Please, everybody ignore the above response and four-month bump that is no better than an AI fabrication. It doesn’t even have Gemini API parameters.

The seed parameter replays the exact randomness, regardless of any sampling parameter.

If the model is deterministic, then seed in conjunction with any sampling parameters will have the same results in multiple trials, even if the sampling is set to produce wild garbage (by a higher temperature than Google even allows to be sent).

This forum topic is a report of the model being non-deterministic. Which is the same behavior as ALL OpenAI AI models now, also. Google (real Google ML staff) would know this is not a bug, but could answer it is intended on the inference platform if intended or unavoidable.

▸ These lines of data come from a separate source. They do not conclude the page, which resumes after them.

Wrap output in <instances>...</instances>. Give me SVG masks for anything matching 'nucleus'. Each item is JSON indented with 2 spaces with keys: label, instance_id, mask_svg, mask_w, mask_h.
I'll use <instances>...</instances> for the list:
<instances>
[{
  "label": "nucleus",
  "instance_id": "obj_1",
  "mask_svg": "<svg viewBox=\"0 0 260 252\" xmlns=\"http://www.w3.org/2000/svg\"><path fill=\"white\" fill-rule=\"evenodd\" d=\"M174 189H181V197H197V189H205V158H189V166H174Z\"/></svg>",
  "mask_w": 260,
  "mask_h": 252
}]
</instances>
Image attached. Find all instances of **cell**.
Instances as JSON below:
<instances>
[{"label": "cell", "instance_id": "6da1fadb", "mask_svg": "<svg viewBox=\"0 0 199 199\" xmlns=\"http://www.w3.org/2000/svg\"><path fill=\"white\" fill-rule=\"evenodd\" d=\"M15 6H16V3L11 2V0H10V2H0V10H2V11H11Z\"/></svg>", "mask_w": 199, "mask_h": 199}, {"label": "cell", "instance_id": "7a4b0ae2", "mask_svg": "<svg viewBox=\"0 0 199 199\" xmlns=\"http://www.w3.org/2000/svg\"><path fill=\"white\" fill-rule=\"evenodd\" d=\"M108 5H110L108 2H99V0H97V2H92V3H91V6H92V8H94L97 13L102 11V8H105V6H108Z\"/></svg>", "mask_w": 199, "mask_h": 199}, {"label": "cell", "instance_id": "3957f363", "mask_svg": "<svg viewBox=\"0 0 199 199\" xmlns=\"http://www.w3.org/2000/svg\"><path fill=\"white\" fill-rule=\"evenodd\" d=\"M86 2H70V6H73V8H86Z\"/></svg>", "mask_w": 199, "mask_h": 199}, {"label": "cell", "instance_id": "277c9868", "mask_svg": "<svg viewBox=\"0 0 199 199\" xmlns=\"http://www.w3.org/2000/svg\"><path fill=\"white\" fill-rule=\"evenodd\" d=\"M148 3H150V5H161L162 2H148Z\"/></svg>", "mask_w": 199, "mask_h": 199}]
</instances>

"topP": 0 is a nonsense value, meaning including 0% of the predicted probability distribution. The API will have it be a switch to greedy sampling (“topK”:1)
"temperature":0 is a nonsense value, a divide-by-zero in the temperature formula. The API will have it be a switch to greedy sampling (“topK”:1)

The suggestion to limit the output by length or a stop sequence is even more nonsense. Sure, half a response might have less variation.

Short answer: non-determinism, unstable logits, seems to be today’s paradigm for some efficiency on the GPU hardware.